In conclusion, the profession of a school counselor demands professionalism and integrity. A solid education and the desire to grow as a professional are essential. There are plenty of challenges associated with this job, yet, there are defined codes of conduct and ethical guidelines that make the decision–making process of school counselors easier. It is important to remember the mission of a school counselor, which is to help students become the best version of themselves.


American School Counselor Association (2019). ASCA National Model: A framework for school counseling programs. Alexandria, VA: American School Counselor Association.

American Psychological Association (2020). APA publication manual (7th edition). Washington, DC: APA.

Erford, B.T. (2019). Transforming the school counseling profession (5th edition). Boston, MA: Pearson.

Lambie, G. W., Stickl, H. J., Borland, J. R., & Campbell, L. O. (2019). Who took ‘counseling’ out of the role of professional school counselors in the United States? Journal of School-Based Counseling Policy and Evaluation, 1(3), 51-61.

Simons, J. D., & Beck, M. J. (2020).
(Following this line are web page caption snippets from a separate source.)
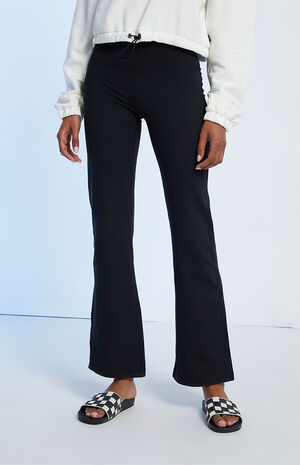 Soft Touch Flare Yoga Pants image number 2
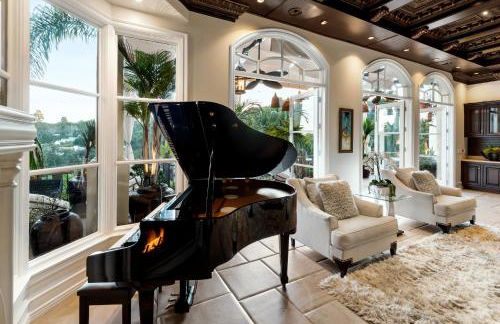 Bel Air Luxury Villa 6 bedrooms entire house Los Angeles - Foto 42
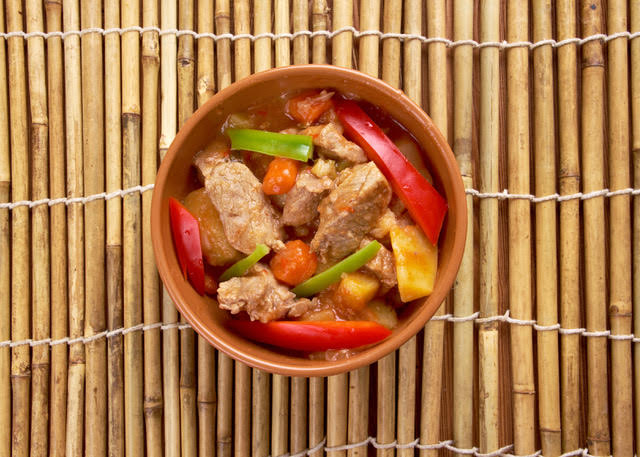 Beef Caldereta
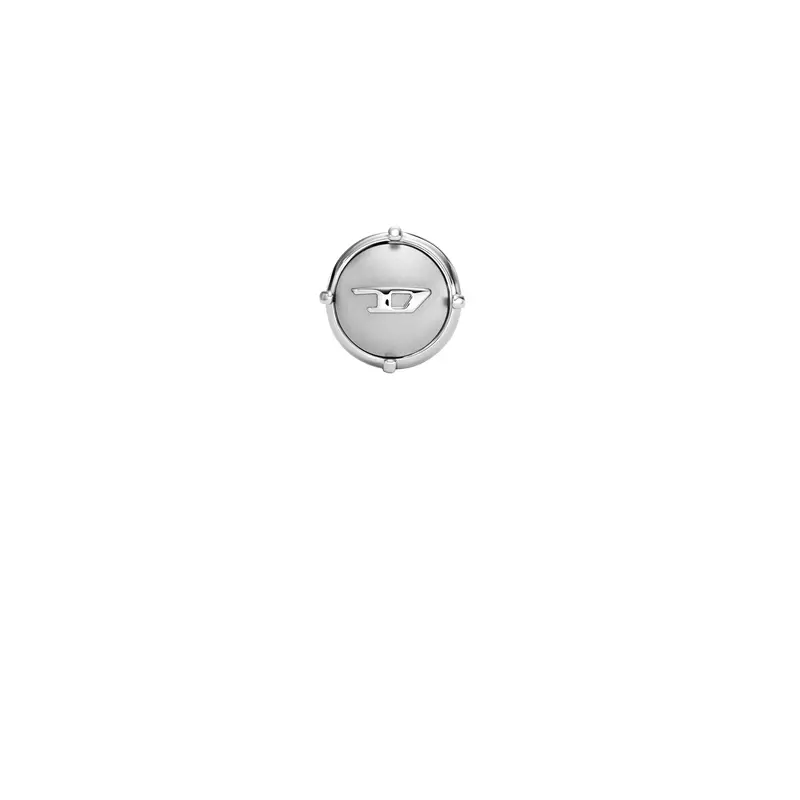 Diesel Men's Stainless Steel Stud Earring 1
Sexual and gender minority identity development: recommendations for school counselors. Journal of School Counseling, 18(20), 1-30.

Wang, T. W., Gentzke, A. S., Creamer, M. R., Cullen, K. A., Holder-Hayes, E., Sawdey, M. D., Anic, G. M., Portnoy, D. B., Hu, S., Homa, D. M., Jamal, A., & Neff, L. J. (2019). Tobacco product use and associated factors among middle and high school students – United States, 2019. Morbidity and Mortality Weekly Report – Surveillance Summaries, 68(12), 1–22.